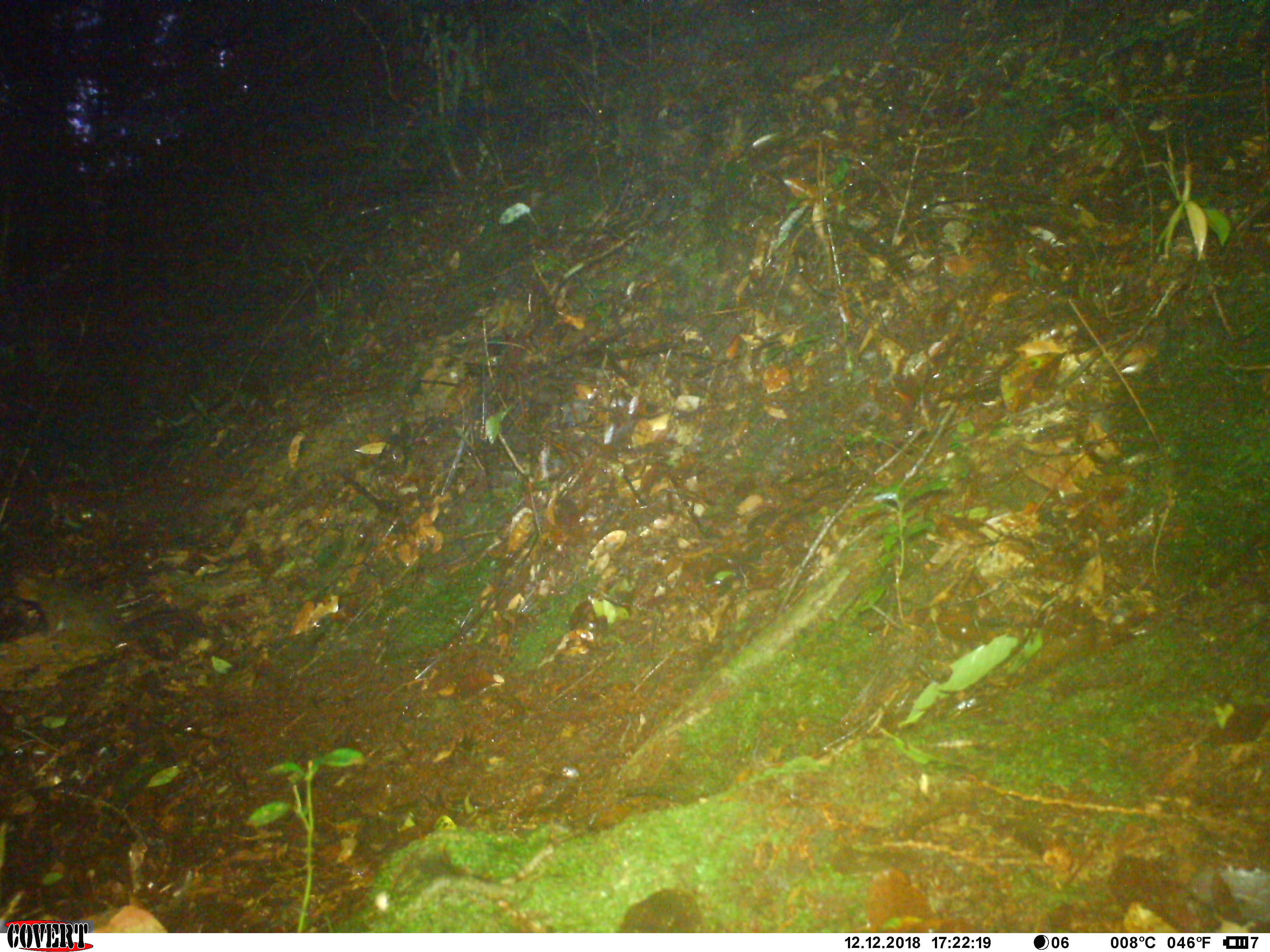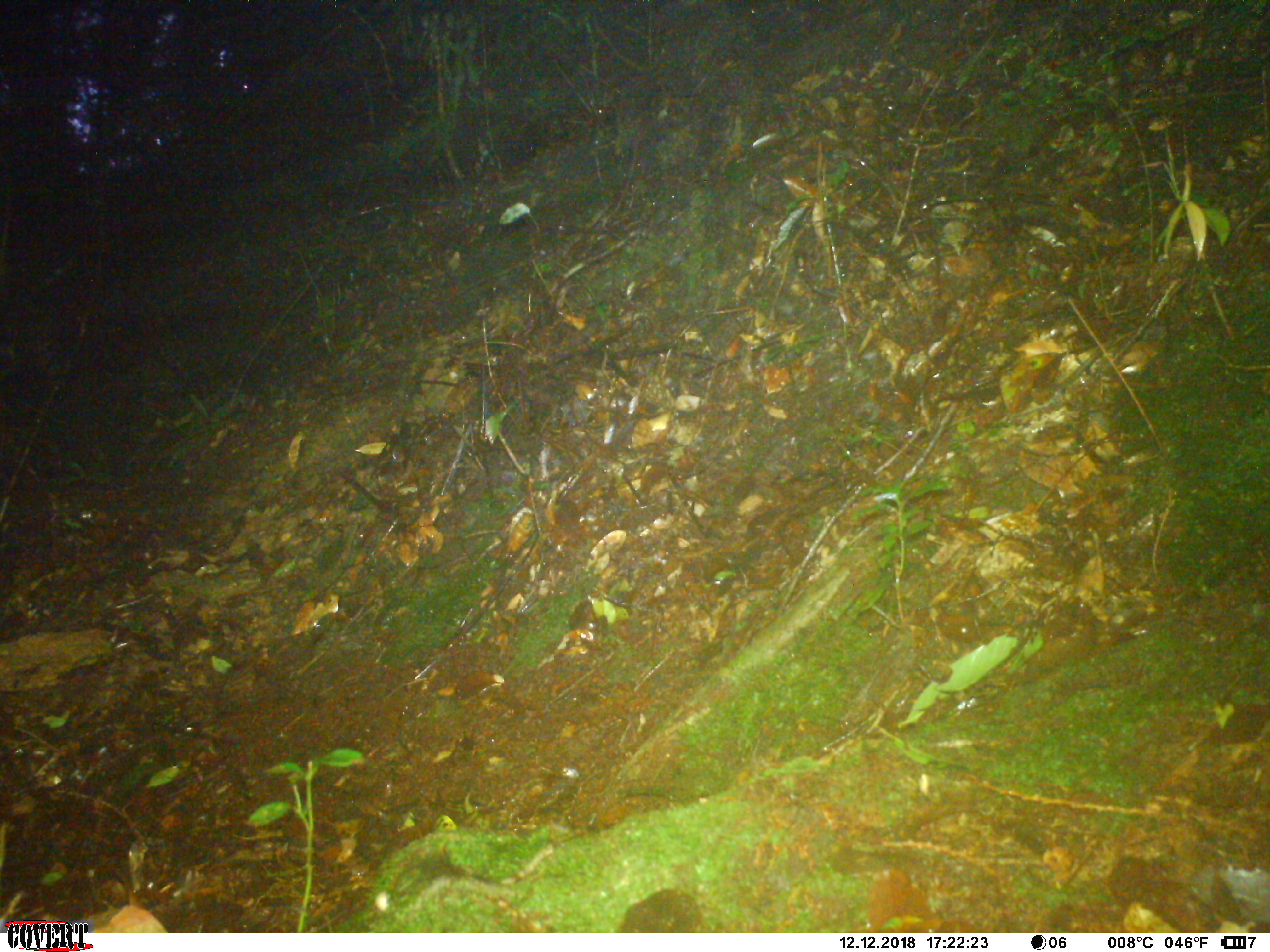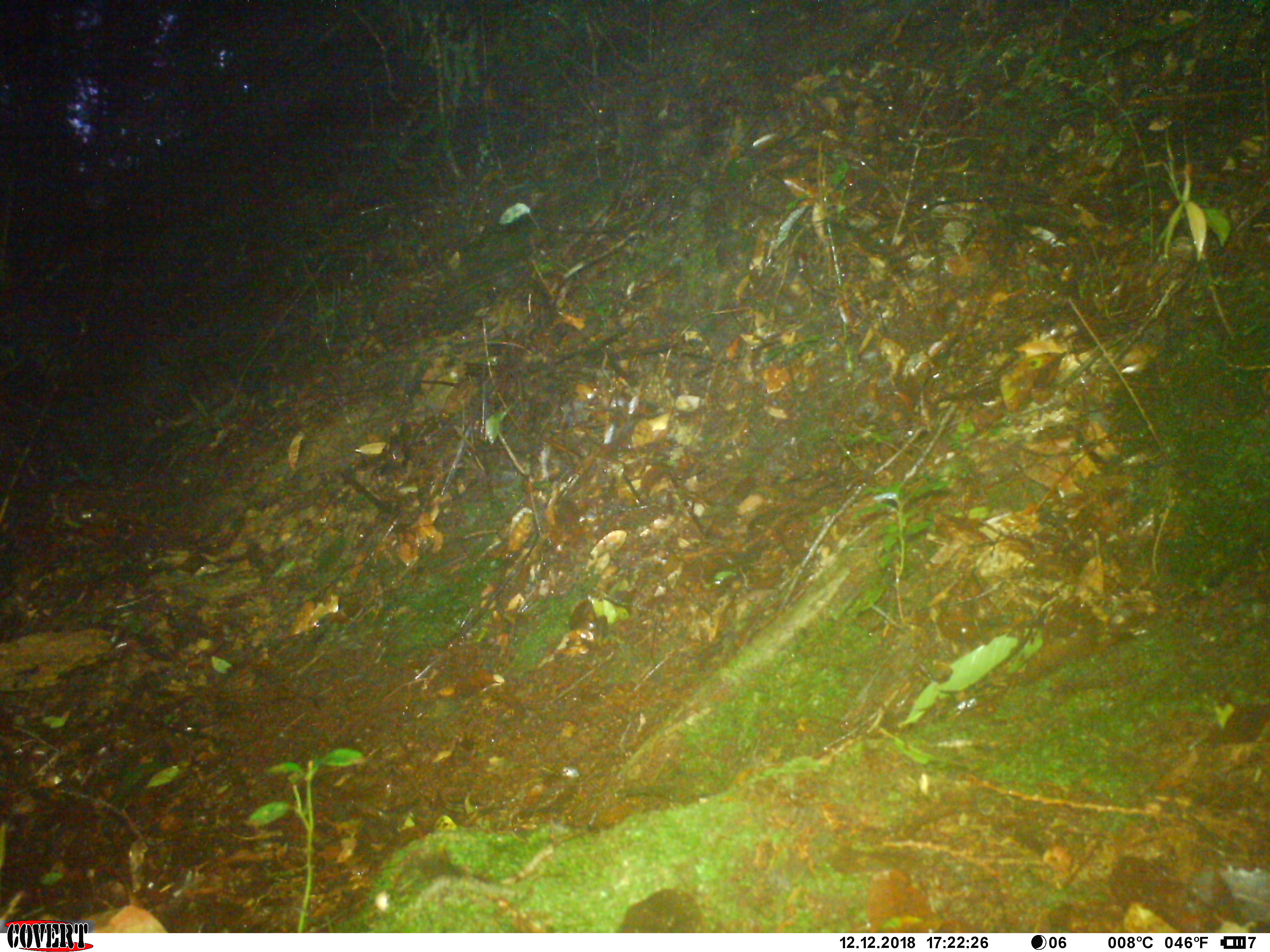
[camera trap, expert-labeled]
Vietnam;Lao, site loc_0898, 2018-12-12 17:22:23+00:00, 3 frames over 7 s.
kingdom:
**********
▶ What needs to be done
Print precisely the lines from the one with "Vietnam;Lao, site loc_0898, 2018-12-12" through the end of the data above, adding nothing.

▶ Problem solution
Vietnam;Lao, site loc_0898, 2018-12-12 17:22:23+00:00, 3 frames over 7 s.
kingdom:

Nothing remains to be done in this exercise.